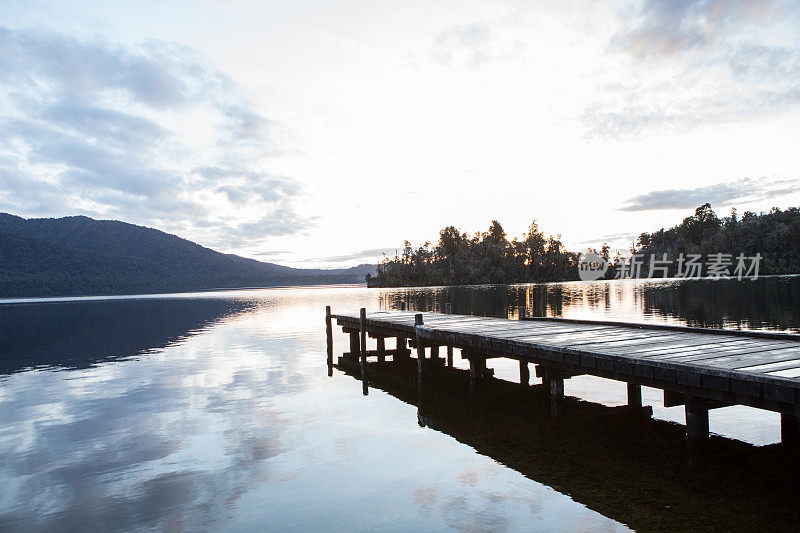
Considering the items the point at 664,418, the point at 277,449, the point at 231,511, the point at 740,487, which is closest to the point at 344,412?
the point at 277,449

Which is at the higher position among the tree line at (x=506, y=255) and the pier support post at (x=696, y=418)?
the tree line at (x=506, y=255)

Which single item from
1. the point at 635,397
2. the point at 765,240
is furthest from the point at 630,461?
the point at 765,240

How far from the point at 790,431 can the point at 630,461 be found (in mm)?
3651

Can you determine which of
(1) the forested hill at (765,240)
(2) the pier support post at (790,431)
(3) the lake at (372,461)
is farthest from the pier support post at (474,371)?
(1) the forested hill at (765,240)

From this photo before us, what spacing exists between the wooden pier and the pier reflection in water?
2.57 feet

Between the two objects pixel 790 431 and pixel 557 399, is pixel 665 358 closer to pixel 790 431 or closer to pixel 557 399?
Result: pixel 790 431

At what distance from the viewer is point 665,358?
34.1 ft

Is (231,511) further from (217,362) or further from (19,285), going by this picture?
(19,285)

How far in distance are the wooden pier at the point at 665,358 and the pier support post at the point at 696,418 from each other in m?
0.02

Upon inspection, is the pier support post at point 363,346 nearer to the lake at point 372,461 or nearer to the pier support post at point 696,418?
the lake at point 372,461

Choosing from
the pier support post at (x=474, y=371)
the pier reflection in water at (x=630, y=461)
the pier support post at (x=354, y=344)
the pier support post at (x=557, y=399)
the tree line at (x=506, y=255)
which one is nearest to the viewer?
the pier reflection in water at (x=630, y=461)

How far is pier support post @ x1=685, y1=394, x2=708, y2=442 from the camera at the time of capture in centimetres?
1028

• • • •

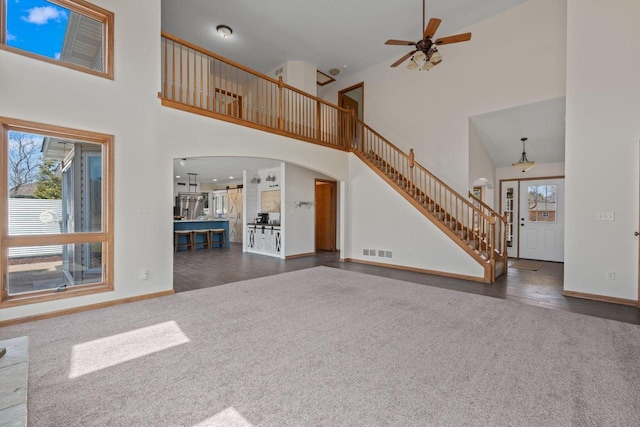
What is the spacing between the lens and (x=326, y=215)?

• • • •

From the entries above, extract each line containing the string "spacing" and reproduce those lines in full.

Task answer -
From this photo before us, what spacing exists between the wooden pier and the pier reflection in water?
What is the spacing between the lens and (x=326, y=215)?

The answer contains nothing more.